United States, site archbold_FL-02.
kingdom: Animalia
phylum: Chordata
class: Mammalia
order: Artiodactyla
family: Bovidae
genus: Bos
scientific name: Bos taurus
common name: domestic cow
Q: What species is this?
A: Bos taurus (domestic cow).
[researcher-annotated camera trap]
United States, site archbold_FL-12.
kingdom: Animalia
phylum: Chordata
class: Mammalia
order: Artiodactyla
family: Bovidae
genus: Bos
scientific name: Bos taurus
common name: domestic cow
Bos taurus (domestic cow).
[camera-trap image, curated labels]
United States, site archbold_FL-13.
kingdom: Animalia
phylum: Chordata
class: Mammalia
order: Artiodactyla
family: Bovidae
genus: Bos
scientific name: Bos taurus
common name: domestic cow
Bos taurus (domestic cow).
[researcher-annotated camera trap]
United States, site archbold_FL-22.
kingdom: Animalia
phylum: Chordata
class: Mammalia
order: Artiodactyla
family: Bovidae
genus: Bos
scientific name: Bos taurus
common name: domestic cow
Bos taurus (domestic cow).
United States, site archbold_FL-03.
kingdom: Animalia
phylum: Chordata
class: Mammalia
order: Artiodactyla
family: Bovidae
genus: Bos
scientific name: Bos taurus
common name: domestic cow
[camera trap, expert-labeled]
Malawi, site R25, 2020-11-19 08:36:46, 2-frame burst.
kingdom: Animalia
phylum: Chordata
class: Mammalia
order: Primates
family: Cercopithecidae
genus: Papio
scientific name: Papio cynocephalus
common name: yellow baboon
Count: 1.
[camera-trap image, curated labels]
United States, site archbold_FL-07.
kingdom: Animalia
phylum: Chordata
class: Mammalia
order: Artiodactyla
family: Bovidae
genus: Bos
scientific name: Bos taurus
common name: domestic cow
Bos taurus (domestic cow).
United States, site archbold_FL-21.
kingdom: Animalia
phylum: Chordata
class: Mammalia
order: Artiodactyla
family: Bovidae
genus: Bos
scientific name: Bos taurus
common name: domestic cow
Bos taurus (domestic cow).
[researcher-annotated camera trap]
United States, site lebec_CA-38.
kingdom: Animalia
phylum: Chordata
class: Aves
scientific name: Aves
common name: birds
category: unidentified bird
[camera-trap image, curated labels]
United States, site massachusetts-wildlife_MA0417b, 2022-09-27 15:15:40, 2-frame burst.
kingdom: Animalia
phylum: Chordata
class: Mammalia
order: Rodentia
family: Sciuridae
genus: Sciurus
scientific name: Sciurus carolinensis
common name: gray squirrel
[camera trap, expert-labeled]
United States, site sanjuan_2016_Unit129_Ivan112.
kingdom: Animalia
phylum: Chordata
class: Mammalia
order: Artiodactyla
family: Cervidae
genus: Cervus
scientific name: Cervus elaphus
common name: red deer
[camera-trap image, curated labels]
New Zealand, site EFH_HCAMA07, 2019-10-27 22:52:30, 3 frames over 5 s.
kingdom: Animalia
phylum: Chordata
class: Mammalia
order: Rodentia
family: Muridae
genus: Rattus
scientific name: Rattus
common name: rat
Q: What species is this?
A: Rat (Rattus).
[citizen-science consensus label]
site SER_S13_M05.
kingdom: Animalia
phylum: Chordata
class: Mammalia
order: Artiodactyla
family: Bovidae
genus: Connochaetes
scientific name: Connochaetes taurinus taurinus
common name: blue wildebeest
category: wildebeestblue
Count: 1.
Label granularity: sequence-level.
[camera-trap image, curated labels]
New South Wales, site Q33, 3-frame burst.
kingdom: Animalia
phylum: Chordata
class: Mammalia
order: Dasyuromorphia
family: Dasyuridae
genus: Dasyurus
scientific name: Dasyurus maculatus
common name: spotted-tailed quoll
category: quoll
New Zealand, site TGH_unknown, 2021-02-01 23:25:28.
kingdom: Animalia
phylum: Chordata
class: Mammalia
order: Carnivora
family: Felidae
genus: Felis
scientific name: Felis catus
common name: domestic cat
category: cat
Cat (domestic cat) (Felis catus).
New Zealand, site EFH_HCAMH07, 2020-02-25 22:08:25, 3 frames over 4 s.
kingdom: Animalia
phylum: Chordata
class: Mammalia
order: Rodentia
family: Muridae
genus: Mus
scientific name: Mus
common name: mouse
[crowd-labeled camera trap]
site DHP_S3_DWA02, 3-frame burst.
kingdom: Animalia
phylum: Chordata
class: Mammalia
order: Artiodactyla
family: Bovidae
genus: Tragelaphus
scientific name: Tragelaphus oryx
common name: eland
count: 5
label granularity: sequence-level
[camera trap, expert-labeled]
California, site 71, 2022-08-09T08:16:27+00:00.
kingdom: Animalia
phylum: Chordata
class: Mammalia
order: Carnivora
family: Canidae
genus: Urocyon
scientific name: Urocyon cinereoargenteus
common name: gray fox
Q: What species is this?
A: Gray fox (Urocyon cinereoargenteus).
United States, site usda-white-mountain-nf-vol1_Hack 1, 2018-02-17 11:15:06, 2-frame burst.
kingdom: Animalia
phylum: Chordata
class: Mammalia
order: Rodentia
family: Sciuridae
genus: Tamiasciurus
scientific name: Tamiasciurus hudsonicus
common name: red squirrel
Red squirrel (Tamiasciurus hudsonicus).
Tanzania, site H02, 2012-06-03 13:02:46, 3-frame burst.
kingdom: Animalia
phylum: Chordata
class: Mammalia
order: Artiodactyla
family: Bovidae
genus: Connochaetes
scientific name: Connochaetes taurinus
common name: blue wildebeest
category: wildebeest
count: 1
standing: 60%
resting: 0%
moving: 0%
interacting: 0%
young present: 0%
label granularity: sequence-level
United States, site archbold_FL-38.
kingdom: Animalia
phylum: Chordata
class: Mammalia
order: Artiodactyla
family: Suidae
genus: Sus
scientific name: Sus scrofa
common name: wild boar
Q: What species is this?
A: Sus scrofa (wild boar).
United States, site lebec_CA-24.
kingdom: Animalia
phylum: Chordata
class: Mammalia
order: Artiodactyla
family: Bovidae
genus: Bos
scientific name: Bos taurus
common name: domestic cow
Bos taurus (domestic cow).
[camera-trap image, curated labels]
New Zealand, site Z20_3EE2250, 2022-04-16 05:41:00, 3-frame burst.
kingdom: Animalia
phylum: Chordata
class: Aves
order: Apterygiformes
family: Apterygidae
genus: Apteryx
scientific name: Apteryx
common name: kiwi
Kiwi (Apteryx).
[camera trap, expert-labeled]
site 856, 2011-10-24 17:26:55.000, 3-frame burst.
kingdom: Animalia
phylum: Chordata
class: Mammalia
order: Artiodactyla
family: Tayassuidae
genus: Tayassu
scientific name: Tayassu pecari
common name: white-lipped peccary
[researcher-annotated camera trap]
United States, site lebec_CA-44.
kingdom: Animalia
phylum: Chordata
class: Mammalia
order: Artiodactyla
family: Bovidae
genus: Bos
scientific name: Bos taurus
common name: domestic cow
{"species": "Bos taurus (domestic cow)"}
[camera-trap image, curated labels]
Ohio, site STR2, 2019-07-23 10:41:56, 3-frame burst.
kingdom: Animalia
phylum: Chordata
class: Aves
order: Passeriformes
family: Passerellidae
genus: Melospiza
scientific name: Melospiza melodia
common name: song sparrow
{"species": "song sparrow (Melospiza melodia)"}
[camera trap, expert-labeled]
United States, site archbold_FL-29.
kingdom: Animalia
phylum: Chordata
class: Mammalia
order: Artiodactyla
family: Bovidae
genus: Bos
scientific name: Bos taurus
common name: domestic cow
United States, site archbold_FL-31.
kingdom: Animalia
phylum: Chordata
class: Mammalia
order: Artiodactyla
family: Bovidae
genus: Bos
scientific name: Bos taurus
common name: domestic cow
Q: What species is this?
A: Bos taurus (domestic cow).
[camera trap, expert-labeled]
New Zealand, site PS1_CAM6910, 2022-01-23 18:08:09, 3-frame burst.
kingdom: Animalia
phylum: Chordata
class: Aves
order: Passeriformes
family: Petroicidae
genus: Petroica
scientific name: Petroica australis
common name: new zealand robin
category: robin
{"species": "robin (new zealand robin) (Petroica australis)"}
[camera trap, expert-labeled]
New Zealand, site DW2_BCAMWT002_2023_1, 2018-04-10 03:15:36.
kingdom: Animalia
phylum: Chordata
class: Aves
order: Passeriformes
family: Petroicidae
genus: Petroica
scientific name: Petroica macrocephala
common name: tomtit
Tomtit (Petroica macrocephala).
####
Lines wanted from the listing above: the line with "scientific name: Cervus elaphus" up to and including the line with "genus: Rattus". Please write them out exactly, adding nothing else.

Written answer:
scientific name: Cervus elaphus
common name: red deer
[camera-trap image, curated labels]
New Zealand, site EFH_HCAMA07, 2019-10-27 22:52:30, 3 frames over 5 s.
kingdom: Animalia
phylum: Chordata
class: Mammalia
order: Rodentia
family: Muridae
genus: Rattus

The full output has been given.